### [Instructions for the task]
Determine how many lines in the records that follow hold the string "before". Only that number should be returned.
=== Begin Enclosure ===
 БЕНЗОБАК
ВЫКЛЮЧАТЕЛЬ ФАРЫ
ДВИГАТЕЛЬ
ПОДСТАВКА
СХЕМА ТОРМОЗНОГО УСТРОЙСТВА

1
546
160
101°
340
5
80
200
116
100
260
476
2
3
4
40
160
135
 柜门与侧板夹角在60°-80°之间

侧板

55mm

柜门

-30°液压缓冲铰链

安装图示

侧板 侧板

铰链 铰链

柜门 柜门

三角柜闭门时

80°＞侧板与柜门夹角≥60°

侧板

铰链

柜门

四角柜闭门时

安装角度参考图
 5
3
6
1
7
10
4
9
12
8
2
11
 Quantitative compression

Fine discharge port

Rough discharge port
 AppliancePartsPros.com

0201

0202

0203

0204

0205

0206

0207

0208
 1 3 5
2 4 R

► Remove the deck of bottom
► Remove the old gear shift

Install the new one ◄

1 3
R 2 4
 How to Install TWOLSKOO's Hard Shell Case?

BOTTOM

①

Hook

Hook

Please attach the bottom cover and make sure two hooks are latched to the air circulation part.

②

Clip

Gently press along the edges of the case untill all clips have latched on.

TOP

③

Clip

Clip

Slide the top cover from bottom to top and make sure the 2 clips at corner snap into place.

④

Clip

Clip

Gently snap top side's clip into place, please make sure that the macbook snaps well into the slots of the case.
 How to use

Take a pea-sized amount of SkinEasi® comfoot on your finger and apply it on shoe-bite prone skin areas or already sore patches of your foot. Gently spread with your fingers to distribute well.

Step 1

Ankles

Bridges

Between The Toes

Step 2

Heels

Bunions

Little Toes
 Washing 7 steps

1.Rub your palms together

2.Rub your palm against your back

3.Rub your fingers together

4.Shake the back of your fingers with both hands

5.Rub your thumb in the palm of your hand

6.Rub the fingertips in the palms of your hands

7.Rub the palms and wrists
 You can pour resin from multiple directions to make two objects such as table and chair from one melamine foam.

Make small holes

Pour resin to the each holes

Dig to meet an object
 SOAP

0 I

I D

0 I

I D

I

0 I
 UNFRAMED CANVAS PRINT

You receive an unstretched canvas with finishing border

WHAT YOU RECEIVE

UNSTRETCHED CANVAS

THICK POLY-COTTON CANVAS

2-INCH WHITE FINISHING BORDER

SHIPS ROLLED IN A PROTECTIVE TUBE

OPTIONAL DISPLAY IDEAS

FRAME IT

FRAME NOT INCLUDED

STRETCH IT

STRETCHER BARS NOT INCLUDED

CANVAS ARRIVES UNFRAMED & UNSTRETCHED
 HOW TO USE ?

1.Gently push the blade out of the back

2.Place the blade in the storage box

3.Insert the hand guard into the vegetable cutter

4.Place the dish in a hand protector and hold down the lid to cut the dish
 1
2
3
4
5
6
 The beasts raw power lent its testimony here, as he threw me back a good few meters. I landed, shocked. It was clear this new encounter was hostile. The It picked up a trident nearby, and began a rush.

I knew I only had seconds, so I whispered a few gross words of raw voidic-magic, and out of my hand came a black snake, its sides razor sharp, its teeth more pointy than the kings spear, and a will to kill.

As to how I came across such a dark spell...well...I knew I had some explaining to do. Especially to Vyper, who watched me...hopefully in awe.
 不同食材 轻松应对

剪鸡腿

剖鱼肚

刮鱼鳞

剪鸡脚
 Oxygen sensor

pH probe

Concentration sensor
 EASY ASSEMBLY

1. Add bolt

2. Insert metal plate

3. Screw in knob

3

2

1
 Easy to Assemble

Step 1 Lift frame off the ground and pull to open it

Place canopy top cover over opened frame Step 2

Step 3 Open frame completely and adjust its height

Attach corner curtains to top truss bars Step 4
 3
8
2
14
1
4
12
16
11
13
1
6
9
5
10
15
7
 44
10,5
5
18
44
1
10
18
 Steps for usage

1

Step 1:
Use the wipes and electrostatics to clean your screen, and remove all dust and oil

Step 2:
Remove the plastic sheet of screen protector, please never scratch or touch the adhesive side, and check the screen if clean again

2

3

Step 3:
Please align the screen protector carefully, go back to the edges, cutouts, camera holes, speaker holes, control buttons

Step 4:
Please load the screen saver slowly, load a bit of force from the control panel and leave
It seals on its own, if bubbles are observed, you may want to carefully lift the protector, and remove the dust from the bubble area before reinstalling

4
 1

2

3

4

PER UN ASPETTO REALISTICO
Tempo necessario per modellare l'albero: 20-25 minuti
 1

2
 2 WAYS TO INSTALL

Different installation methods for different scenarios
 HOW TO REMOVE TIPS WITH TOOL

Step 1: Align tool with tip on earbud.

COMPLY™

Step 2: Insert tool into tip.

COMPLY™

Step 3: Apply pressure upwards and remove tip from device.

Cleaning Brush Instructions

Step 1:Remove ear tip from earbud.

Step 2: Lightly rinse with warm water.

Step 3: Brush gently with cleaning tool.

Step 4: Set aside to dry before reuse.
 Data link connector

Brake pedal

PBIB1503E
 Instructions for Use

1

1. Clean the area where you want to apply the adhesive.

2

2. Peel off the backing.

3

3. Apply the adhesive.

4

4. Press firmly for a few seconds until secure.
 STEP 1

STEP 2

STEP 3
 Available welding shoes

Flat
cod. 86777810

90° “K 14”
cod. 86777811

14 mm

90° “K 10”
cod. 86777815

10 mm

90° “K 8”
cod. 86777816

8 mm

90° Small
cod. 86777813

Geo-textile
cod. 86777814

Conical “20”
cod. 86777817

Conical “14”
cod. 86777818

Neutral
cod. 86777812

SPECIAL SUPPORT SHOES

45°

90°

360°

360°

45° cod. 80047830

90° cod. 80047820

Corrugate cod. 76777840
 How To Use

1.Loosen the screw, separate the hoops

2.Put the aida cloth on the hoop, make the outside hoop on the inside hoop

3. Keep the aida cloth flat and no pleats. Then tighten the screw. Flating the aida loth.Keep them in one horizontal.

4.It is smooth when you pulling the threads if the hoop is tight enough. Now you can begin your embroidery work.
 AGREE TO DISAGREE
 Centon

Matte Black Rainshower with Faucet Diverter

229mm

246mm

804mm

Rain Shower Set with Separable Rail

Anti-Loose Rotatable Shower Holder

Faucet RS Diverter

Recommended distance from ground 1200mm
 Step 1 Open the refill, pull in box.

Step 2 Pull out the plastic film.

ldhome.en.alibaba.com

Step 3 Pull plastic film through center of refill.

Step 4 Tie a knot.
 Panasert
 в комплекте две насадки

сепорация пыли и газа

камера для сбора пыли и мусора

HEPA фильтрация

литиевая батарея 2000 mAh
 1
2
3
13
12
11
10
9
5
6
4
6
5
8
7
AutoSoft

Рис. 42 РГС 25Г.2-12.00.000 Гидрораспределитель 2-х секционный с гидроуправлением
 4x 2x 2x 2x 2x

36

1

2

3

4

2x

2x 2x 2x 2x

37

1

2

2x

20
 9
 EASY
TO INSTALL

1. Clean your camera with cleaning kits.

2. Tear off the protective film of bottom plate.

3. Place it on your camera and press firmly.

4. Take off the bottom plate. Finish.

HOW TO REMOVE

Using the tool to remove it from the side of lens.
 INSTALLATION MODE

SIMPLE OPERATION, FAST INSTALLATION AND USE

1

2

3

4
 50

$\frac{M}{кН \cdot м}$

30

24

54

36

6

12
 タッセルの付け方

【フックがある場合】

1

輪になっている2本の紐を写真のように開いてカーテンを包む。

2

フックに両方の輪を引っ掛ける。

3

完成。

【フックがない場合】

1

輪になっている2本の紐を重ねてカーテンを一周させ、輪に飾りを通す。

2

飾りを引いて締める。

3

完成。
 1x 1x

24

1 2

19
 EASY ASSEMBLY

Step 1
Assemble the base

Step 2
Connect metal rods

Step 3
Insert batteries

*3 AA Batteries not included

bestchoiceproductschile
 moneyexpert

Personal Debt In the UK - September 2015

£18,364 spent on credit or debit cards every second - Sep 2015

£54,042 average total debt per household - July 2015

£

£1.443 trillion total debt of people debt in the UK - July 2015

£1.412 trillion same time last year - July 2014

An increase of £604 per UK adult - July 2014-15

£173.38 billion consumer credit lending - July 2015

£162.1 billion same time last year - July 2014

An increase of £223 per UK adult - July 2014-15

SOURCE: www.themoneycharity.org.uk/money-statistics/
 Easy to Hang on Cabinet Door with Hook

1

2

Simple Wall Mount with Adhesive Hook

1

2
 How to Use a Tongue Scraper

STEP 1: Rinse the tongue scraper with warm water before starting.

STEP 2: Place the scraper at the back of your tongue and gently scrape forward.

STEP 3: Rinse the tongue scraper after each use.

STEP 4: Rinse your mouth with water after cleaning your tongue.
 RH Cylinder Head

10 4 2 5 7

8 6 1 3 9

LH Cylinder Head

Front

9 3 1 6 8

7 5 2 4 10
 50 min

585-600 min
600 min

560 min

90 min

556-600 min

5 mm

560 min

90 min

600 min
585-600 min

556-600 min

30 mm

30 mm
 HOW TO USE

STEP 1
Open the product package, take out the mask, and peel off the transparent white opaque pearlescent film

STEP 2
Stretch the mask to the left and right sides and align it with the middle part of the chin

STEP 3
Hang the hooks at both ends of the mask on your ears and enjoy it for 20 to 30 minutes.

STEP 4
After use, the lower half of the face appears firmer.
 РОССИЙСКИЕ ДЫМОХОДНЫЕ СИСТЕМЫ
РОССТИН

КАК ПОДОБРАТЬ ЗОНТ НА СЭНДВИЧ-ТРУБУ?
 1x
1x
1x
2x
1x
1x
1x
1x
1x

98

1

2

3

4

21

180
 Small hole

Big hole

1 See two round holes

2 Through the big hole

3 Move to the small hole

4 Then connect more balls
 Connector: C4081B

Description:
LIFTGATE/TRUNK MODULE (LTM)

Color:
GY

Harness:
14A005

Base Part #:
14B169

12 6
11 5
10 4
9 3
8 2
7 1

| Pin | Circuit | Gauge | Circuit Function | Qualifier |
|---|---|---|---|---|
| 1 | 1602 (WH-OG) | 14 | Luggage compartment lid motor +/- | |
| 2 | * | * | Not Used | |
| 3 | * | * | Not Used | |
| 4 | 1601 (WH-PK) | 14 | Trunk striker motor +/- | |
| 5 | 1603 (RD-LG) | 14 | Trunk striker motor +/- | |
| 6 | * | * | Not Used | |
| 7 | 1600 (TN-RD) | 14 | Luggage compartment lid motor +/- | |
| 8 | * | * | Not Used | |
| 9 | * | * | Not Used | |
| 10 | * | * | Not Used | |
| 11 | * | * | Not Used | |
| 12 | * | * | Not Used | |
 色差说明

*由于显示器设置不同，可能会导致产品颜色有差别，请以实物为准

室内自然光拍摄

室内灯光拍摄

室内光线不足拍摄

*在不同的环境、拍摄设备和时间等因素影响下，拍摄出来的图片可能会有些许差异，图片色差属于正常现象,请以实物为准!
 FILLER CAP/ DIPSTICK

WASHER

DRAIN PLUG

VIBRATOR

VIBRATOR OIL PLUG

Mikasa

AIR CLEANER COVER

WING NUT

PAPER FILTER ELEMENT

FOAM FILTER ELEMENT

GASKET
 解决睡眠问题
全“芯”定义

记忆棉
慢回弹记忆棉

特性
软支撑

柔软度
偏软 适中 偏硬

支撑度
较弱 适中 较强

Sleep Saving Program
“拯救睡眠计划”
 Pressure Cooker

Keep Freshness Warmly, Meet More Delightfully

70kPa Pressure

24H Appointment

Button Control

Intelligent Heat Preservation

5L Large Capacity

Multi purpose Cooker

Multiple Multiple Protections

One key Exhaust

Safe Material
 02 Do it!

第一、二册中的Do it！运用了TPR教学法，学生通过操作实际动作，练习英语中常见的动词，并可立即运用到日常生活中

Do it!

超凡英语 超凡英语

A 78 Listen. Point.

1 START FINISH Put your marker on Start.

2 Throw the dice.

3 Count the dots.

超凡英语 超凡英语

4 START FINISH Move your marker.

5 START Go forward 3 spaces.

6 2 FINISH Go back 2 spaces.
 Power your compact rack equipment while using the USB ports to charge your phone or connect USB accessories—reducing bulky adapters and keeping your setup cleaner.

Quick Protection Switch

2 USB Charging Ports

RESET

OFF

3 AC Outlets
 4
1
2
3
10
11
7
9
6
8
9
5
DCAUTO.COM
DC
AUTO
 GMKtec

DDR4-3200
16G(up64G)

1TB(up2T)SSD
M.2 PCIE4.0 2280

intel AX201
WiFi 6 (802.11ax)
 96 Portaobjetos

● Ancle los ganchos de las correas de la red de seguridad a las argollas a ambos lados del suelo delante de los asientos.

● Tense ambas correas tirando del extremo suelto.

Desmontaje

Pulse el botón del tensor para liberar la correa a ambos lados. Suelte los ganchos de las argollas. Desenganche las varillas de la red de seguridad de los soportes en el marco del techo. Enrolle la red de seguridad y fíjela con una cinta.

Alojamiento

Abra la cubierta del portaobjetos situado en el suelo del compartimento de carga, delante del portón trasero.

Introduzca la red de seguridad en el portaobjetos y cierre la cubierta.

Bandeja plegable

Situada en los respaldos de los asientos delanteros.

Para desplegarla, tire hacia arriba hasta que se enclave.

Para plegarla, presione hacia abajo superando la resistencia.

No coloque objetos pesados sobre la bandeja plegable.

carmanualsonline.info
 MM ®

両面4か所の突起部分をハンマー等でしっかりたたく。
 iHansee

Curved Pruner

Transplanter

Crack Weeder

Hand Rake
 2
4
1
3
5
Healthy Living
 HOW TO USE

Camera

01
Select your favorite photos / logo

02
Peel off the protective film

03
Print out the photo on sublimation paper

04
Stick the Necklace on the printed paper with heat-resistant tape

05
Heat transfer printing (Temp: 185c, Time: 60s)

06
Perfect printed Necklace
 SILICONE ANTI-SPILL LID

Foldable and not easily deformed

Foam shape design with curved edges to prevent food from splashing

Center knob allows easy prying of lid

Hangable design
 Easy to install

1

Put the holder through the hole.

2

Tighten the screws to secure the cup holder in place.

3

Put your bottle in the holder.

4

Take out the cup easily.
=== End Enclosure ===
### [Answer for this exercise]
3